(REQUIREMENT 1)
Below, the portrait of Abenaa Adiiya is followed by records. List every adjective that describes her in the portrait's opening sentence.

Abenaa Adiiya was a short, robust, businesslike woman in early middle age. She cheerfully kept up a grueling weekly schedule of predawn departures on buying trips, maintaining several distinct travel patterns in different seasons. In social conversation, as in this narrative, she mainly talked about profits and losses on particular routes, with a rueful laugh for the stories of bad luck. The relatively high capital required for her tomato wholesaling business put her into the top level of traders in perishable foodstuffs, but this financial capacity was stretched at times. She considered herself tough and was proud of it, with confidence in her own strength and judgment.
Her square, closed face and stocky build rarely showed much sentiment. Her eyes became wistful only when she talked off the record about her early, unwilling marriage. When I asked her to record her life history, she was also matter-of-fact. “Let’s do it right now, I’m ready,” she answered. By the time we reached my house, she had her piece to say worked out, short and direct. It was hard to get her to elaborate. “Didn’t you understand it? I said it all,” she responded. She had no qualms about having her name and picture used: why, she asked?
Yet she would do anything for those she loved. She never begrudged taking time off for her relatives’ illnesses or funerals. She was brusque with the several small grandchildren who lived with her, yet she admitted they live with her partly because otherwise she would live alone. She fiercely vowed to educate them, since she had missed that chance with her children. Her regrets and ambitions for her children and grandchildren are expressed in terms of the core material aspiration for many Asante: to build a house to leave them. Her dim view of current economic prospects for herself and her country can be measured by her single-minded aim to get them out of Ghana, in order to have a chance at achieving this basic security.

(REQUIREMENT 2)
Replace "camera" with "observer" in the records from the line containing "How much of" through the end of the records, inclusive. Give only those lines, with everything else unchanged.

(SUPPLIED ENTRIES)
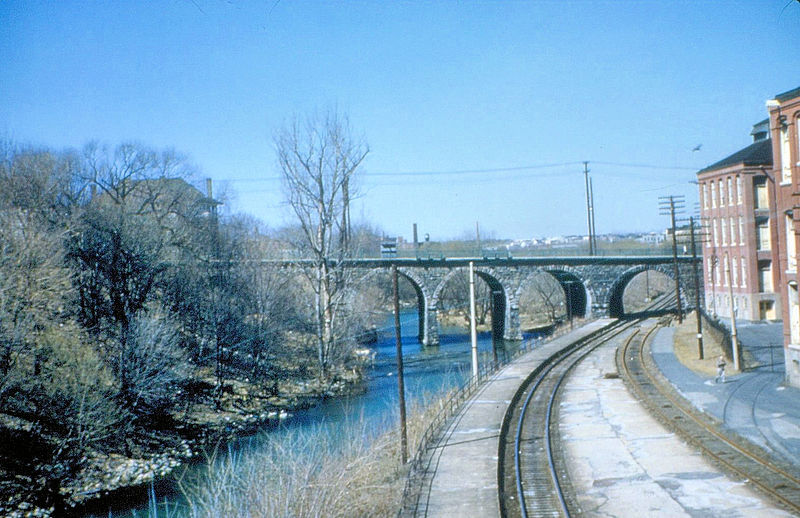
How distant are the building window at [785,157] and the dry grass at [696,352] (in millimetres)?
8086

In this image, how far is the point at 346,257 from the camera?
33.8m

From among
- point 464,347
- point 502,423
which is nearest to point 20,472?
point 502,423

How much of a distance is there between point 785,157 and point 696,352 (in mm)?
13539

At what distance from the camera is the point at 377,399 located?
27516mm

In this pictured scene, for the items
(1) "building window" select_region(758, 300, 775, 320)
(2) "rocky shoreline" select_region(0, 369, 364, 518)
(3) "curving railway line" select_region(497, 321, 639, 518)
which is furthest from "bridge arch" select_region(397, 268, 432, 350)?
Result: (1) "building window" select_region(758, 300, 775, 320)

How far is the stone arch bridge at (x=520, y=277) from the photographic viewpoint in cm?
4556

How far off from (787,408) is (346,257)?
21.9 metres

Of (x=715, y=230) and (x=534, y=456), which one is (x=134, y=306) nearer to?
(x=534, y=456)

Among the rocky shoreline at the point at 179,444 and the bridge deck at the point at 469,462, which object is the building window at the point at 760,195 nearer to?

(TASK SOLUTION 1)
short, robust, businesslike

(TASK SOLUTION 2)
How much of a distance is there between point 785,157 and point 696,352 (in mm)?
13539

At what distance from the observer is the point at 377,399 located?
27516mm

In this pictured scene, for the items
(1) "building window" select_region(758, 300, 775, 320)
(2) "rocky shoreline" select_region(0, 369, 364, 518)
(3) "curving railway line" select_region(497, 321, 639, 518)
which is furthest from "bridge arch" select_region(397, 268, 432, 350)?
Result: (1) "building window" select_region(758, 300, 775, 320)

How far is the stone arch bridge at (x=520, y=277) from the photographic viewpoint in cm?
4556

How far off from (787,408) is (346,257)?
21.9 metres

Of (x=715, y=230) and (x=534, y=456), which one is (x=134, y=306) nearer to?
(x=534, y=456)

Among the rocky shoreline at the point at 179,444 and the bridge deck at the point at 469,462, which object is the building window at the point at 760,195 nearer to?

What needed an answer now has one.